Trade… Employee safety… U.S. Livestock Health… Every organization must work to balance its priorities, and these are just a few of the priorities that the Animal and Plant Health Inspection Service (APHIS) has as part of its work at the livestock inspection facilities along the border between the U.S. and Mexico.
APHIS employees work at these facilities to inspect cattle to ensure they are free of ticks and diseases that could harm U.S. livestock. After violence prevented APHIS inspectors from traveling to several of the existing livestock inspection stations in Mexico, we recognized that we needed a contingency plan to ensure continued trade between the United States and Mexico.

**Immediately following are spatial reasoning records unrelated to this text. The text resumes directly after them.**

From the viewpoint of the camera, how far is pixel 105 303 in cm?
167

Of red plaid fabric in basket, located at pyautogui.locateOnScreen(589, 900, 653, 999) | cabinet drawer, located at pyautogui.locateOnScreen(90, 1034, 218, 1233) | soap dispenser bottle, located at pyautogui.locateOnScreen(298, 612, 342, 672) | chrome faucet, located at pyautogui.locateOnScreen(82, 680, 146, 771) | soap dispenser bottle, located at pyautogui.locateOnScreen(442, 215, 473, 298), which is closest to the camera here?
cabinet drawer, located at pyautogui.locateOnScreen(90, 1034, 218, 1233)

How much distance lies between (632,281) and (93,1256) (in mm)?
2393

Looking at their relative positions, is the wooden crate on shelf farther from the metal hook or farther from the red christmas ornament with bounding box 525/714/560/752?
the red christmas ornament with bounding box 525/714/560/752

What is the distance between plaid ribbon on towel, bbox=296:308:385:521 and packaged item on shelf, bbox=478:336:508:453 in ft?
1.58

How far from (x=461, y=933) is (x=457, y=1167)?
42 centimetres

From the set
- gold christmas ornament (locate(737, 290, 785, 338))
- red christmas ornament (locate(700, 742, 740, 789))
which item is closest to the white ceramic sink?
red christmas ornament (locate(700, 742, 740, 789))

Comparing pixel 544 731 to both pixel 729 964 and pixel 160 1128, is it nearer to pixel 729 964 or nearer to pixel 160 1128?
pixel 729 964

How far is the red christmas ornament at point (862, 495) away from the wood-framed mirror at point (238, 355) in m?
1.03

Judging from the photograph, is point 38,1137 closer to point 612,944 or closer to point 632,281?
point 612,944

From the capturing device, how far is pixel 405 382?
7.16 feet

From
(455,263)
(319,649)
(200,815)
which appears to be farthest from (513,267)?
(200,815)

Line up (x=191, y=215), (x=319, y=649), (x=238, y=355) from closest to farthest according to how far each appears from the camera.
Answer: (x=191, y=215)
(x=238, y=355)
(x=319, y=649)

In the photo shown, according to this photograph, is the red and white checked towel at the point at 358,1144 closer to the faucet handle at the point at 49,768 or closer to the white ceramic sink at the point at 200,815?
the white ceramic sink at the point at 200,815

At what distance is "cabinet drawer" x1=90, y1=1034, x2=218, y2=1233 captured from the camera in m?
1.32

APHIS mobilized a team of 35 operational, financial, contracting, and other experts to quickly stand up three new livestock inspection facilities just across the border inside the United States, which will allow our inspectors to almost seamlessly move inspections to the U.S. side if it is unsafe to cross into Mexico. It only took APHIS four and a half months to build these new facilities in Arizona and New Mexico.
APHIS celebrated this feat September 25-27 at the new facilities in Nogales and Douglas, Arizona and Columbus, New Mexico. Along with Under Secretary for Marketing and Regulatory Programs Ed Avalos and APHIS Associate Administrator Jere Dick, congressional representatives and/or staff representing each location, local elected officials, and cattle industry from the United States and Mexico joined in on the celebration and tour of the inspection facilities.
Participants expressed their appreciation for USDA’s work in support of continued trade and the speed at which APHIS moved to solve this challenging problem.